The comments highlight a perverse consequence of the environmentalist movement. Drawing the attention of investors to the risks from climate change is needed to help fund the $16.5 trillion needed to rein in greenhouse gases, according to International Energy Agency estimates. At the same time, that effort is starting to concentrate minds on the places where climate risks are highest -- and it’s mostly the poorest countries that need all the investment they can get.
Both S&P and Moody’s are looking at the impact of global warming in nations and how government policies will evolve following UN deal involving 195 nations in Paris in December to limit fossil-fuel emissions.
“Environmental risks, physical risks and exposure to carbon regulations are taken into account in our assessment of creditworthiness,” said Henry Shilling, senior vice president at Moody’s.
S&P plans to analyze climate change through the weakening of a nation’s economics and fiscal position rather than a direct metric, according to credit analyst Marko Mrsnik. The New York-based rating agency downgraded its outlook on Japan and New Zealand’s rating after earthquakes in Fukushima and Christchurch.
“Natural disasters increasing in frequency and severity would imply additional economic and fiscal costs and could put ratings under pressure,” Mrsnik said by phone. “If there was a flood or tropical storm that destroys a substantial amount of the country’s productive capacity and poses economic issues, the rating would likely be reconsidered. It’s particularly relevant in Southeast Asia and the Caribbean.”
S&P’s Vulnerability to Climate Change list named rich industrial nations as the least vulnerable -- with Luxembourg, Switzerland and Austria at the bottom. The U.S. and Britain were 10th and 12th least vulnerable.
The Philippines, which ranked seventh most vulnerable, already is seeing the effects of the rising global temperatures. It was battered by Super Typhoon Haiyan in 2013, a tropical storm that triggered landslides and may have killed as many as 10,000 people.
“We’re in the process of getting a catastrophe bond,” said Finance Minister Cesar Purisima in an interview. “In our fiscal planning, we consider that by creating line items that address disaster risk. We’re working within and with others to come up with risk-pooling mechanisms.”
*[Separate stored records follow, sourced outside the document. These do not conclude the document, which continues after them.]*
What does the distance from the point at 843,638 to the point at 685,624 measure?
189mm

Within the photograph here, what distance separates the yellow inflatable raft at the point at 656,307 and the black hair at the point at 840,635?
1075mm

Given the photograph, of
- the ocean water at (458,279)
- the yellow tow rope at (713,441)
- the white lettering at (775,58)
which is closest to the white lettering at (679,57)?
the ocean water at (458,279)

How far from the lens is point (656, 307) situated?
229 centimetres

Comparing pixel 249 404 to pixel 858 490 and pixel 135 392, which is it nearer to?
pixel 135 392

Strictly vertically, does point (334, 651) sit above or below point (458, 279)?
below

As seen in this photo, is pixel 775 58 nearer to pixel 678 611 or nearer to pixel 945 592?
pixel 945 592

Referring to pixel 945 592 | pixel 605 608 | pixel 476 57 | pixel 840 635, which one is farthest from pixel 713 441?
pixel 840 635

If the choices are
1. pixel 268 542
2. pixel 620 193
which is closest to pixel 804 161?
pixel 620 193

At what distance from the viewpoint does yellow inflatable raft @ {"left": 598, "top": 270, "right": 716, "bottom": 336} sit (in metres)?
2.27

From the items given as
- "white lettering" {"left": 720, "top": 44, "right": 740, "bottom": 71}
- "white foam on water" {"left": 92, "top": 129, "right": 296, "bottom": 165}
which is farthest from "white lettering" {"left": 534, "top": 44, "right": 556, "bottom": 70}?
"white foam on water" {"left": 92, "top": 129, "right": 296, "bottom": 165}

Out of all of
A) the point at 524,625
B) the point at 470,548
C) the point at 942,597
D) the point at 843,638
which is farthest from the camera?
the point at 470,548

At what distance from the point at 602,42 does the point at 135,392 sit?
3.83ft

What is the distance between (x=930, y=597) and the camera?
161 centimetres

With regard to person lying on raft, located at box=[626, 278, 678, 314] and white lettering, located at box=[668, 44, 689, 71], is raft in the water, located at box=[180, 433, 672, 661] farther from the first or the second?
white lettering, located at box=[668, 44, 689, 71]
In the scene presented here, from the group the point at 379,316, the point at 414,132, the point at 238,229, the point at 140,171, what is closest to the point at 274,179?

The Philippines has a credit line with the World Bank that provides liquidity in the event of a natural disaster and is planning to get a second, he said.
“I don’t think the answer is to pretend that the risks aren’t there or to discourage the financial sector from pricing them in,” Zadek said. “What we need is some kind of compensation mechanism that will be an intergovernmental agreement of some kind, to ensure that by correcting mispricing errors in the financial sector, the most vulnerable do not suffer as a result.”
HSBC Holdings Plc is “spending time thinking about” the Vulnerable 20, a group of finance ministers from the 20 countries that are the most exposed to climate change, according to Spencer Lake, vice-chairman of global banking and markets.
“The economic and people losses that go along with catastrophic, weather related risk are significant, and a lot of funding is required to build out mitigation and adaption mechanisms to help these economies,” Lake said.